Lynn Whitford
Artist Statement, September 2014
I have now been doing hollowware - hammering 3D forms out of flat sheet metal - for nearly 30 years. It is a very slow process but satisfies my need to do something expressive, which involves both mind and body in a kind of conversation. What has remained constant in my work is an interest in the beauty of ordinary objects, and in the way objects can seem to have a life of their own and to connect us to fragments of our history. I usually conceive of the bottles in relationship to one another: as we are highly social, so are they. Some are explicitly stand-ins for humans, others less so. What is different in this new work is the addition of words to many of the bottles. The relationship of objects and language has always interested me, but the only evidence of this in my work was in the titles.
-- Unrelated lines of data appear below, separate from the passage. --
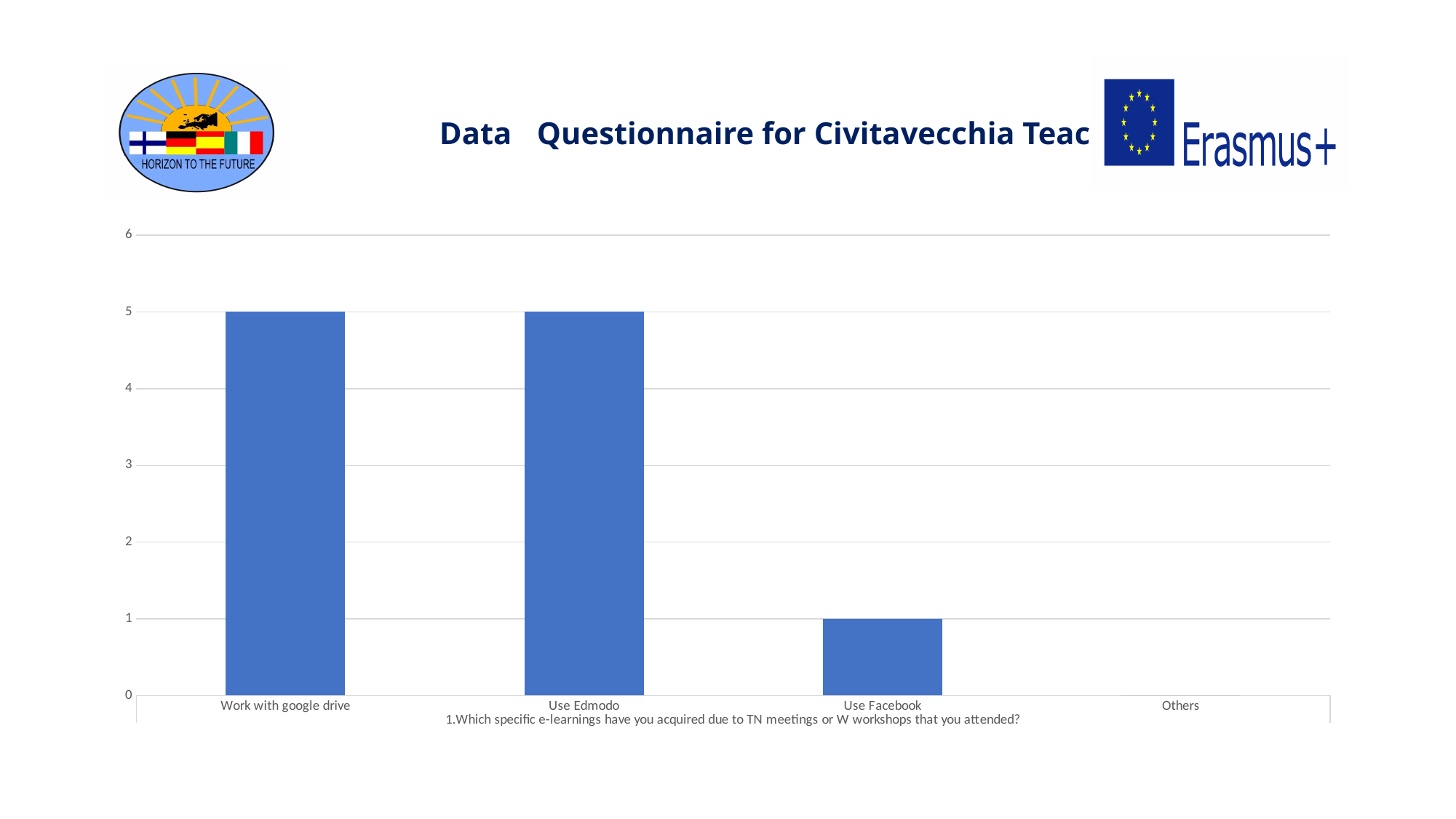
Is the value for "Use Facebook" greater or less than 3? less Which category has the lowest value? Others What is the difference between the value for "Work with google drive" and the value for "Use Facebook"? 4 What is the value for "Use Edmodo"? 5 What is the highest value shown on the vertical axis? 6 What type of chart is shown on the slide? bar chart How many categories are shown on the x axis of the chart? 4 Which is larger, the value for "Use Edmodo" or the value for "Use Facebook"? Use Edmodo What is the value for "Others"? 0 What is the value for "Work with google drive"? 5 What is the value for "Use Facebook"? 1 What is the x-axis title of the chart? 1.Which specific e-learnings have you acquired due to TN meetings or W workshops that you attended?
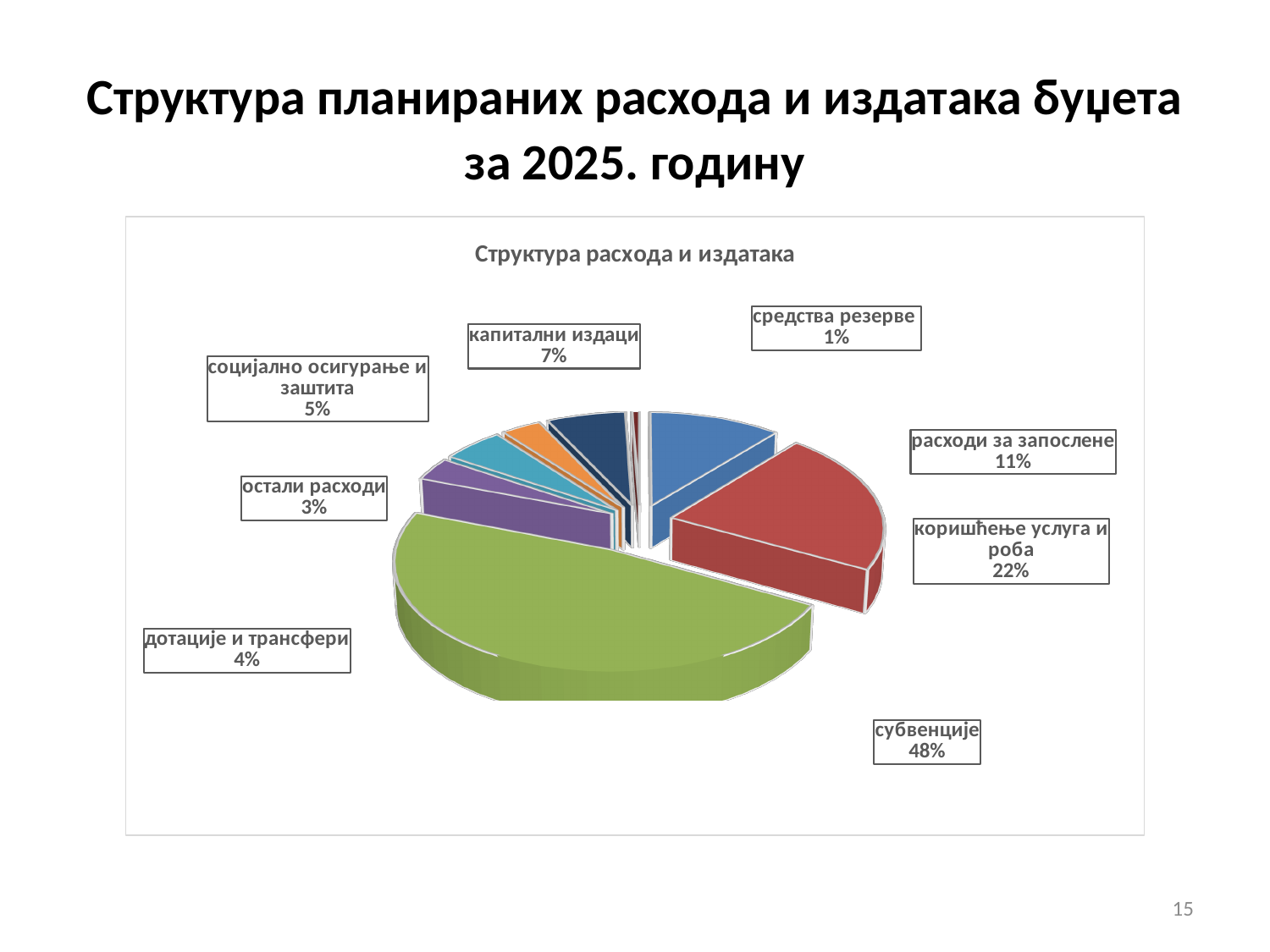
What share of the pie is labelled for средства резерве? 1% Which has a larger share, социјално осигурање и заштита or дотације и трансфери? социјално осигурање и заштита What share of the pie is labelled for коришћење услуга и роба? 22% What share of the pie is labelled for расходи за запослене? 11% What is the difference in percentage points between субвенције and коришћење услуга и роба? 26% How many slices does the pie chart have? 8 Which category has the smallest share of the pie? средства резерве Which category has the largest share of the pie? субвенције What is the title of the chart? Структура расхода и издатака What kind of chart is shown on the slide? pie chart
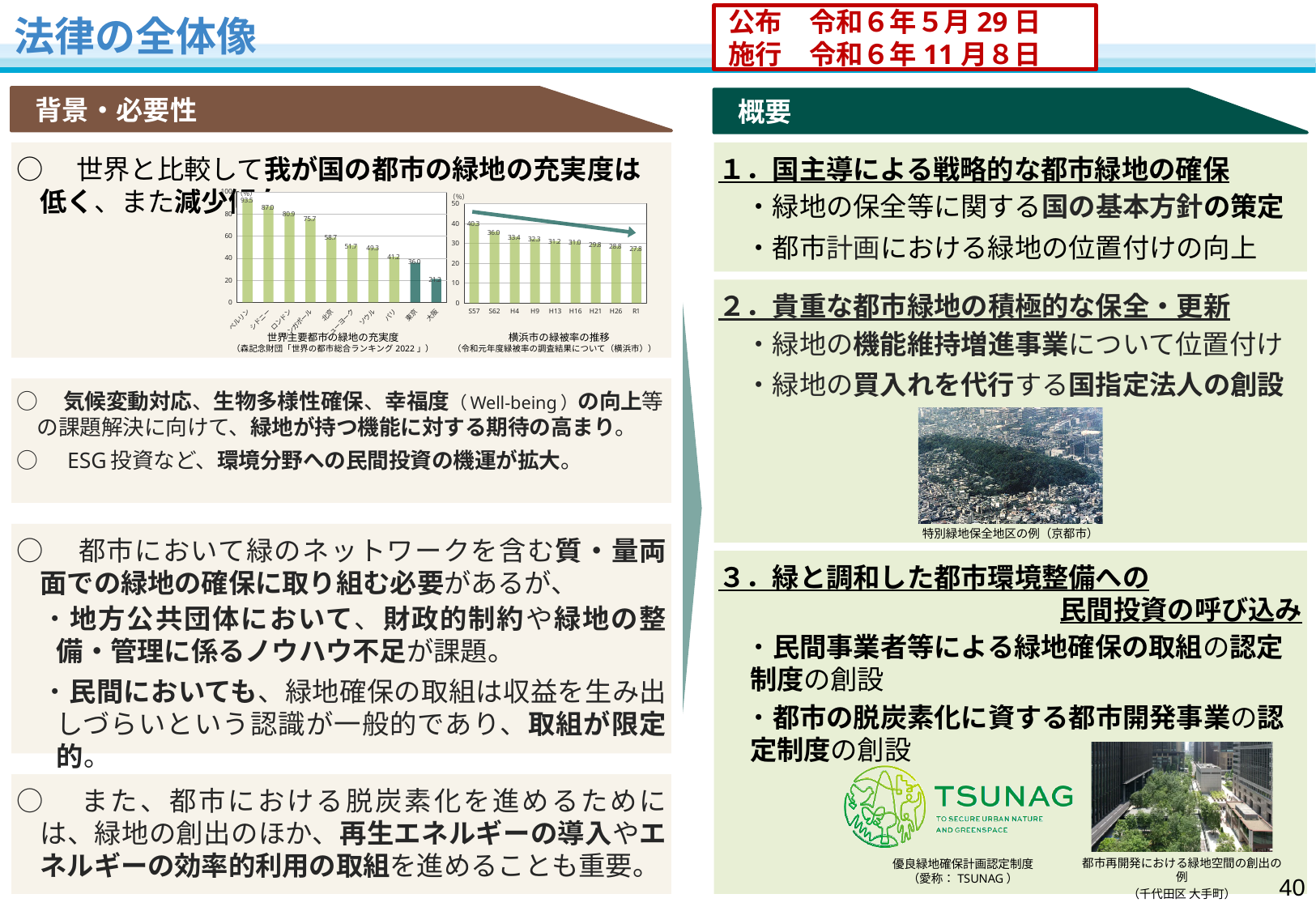
In the chart titled 世界主要都市の緑地の充実度, what is the value for 東京? 36.0 In the chart titled 横浜市の緑被率の推移, what is the difference between the S57 value and the R1 value? 12.5 In the chart titled 横浜市の緑被率の推移, what is the value for R1? 27.8 In the chart titled 世界主要都市の緑地の充実度, how many cities are plotted? 10 In the chart titled 横浜市の緑被率の推移, which year has the highest value? S57 In the chart titled 横浜市の緑被率の推移, do the values rise or fall from S57 to R1? fall In the chart titled 世界主要都市の緑地の充実度, which city has the lowest value? 大阪 In the chart titled 世界主要都市の緑地の充実度, what is the value for 大阪? 21.2 In the chart titled 世界主要都市の緑地の充実度, which is larger, the value for ソウル or the value for パリ? ソウル What kind of chart is the chart titled 横浜市の緑被率の推移? bar chart In the chart titled 横浜市の緑被率の推移, how many time points are plotted? 9 In the chart titled 横浜市の緑被率の推移, what is the value for S57? 40.3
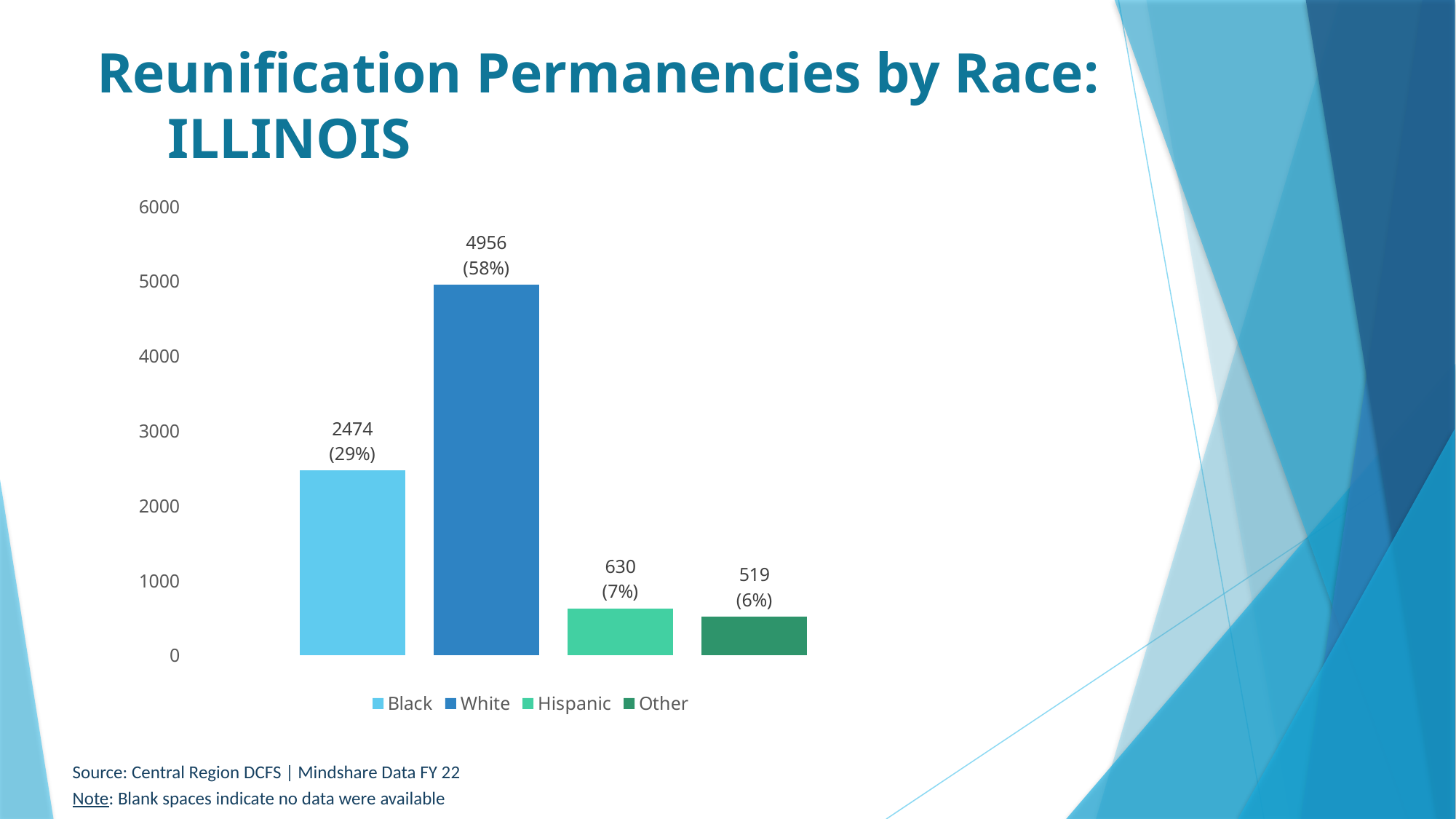
What is the title of the slide? Reunification Permanencies by Race: ILLINOIS What is the value for White? 4956 Which is larger, the value for Hispanic or the value for Other? Hispanic What is the value for Hispanic? 630 How many categories are shown in the chart? 4 What kind of chart is shown on the slide? Bar chart Which category has the lowest value? Other Which category has the highest value? White What percentage is shown for Other? 6% What is the difference between the values for White and Black? 2482 Is the value for Black greater or less than 2000? greater What is the value for Black? 2474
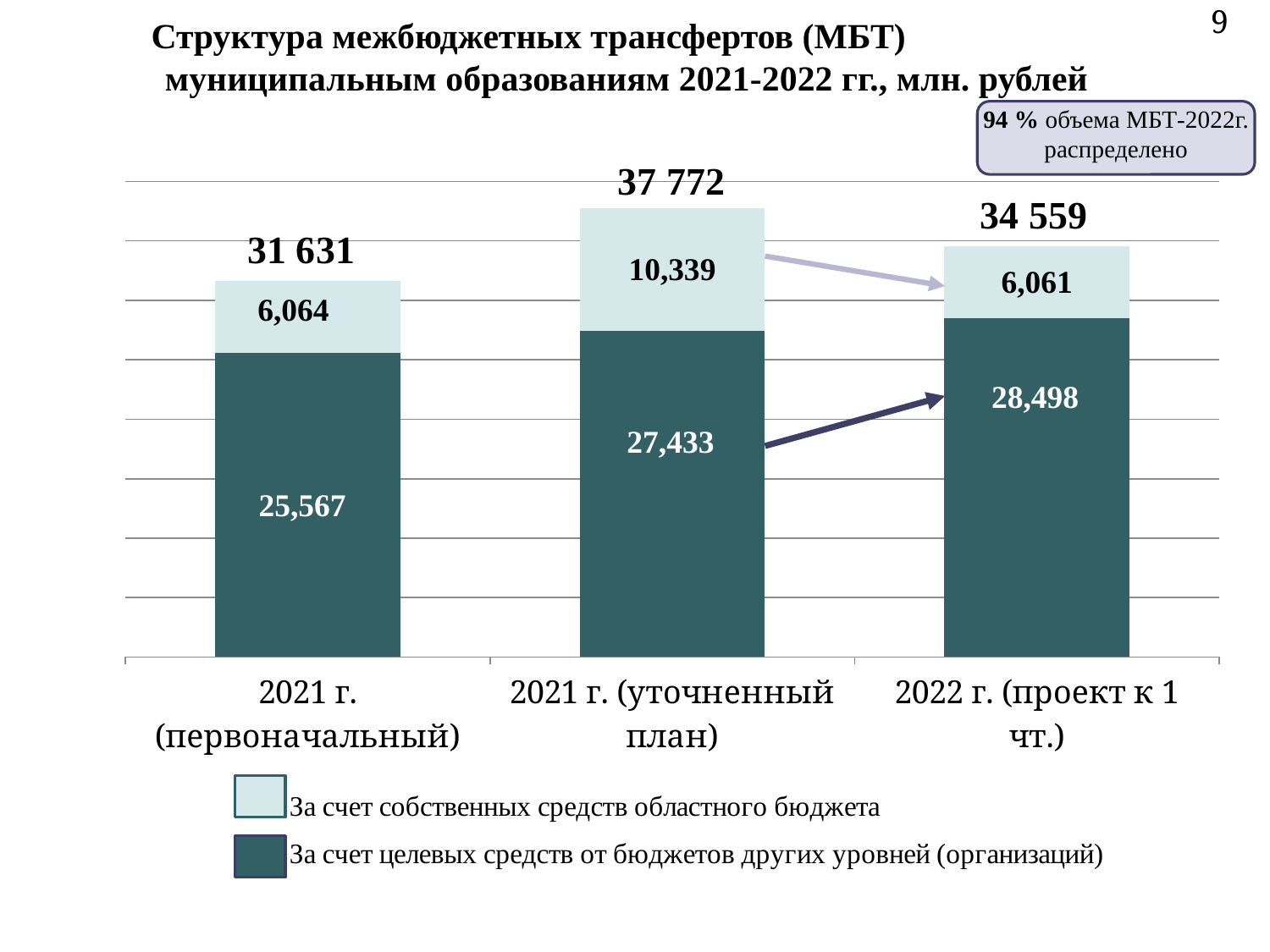
What kind of chart is shown on the slide? stacked bar chart What is the total shown above the bar for '2021 г. (уточненный план)'? 37 772 What percentage of the 2022 MBT volume is stated as distributed in the box at the top right? 94 % Which category has the highest total? 2021 г. (уточненный план) What is the total shown above the bar for '2022 г. (проект к 1 чт.)'? 34 559 How many series does the legend list? 2 What is the value of 'За счет собственных средств областного бюджета' for '2021 г. (уточненный план)'? 10,339 How many categories (bars) are shown on the x axis? 3 Which is larger: the 'За счет собственных средств областного бюджета' value for '2021 г. (уточненный план)' or for '2022 г. (проект к 1 чт.)'? 2021 г. (уточненный план) What is the value of 'За счет целевых средств от бюджетов других уровней (организаций)' for '2022 г. (проект к 1 чт.)'? 28,498 What is the value of 'За счет целевых средств от бюджетов других уровней (организаций)' for '2021 г. (первоначальный)'? 25,567 Which category has the lowest total? 2021 г. (первоначальный)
Recently I have felt the need to bring these two means of communication, the verbal and the visual, together. It has allowed me the pleasure of reading and rereading the wonderful words of poets and other writers who say much better than I could things which I believe, that use language powerfully to connect our shared experiences and emotions. By placing some of their words into a new context I hope they can be freshly seen. It has also given me the opportunity to collect and display phrases which seem to me to mock real communication, to disconnect rather than to connect us to one another. Of these pieces, “Woman of Unknown Etiology” is closest to my heart, as it gave me a way to externalize my despair at the increasingly depersonalizing world we live in. Some of the wordless pieces are also attempts to depict states of anxiety (“Five Uneasy Pieces”) or the tension between inner and outer reality (“Owed to DM”, “Solitary Confinement in One's Own Skin”).
My hope is to encourage dialogue about these issues.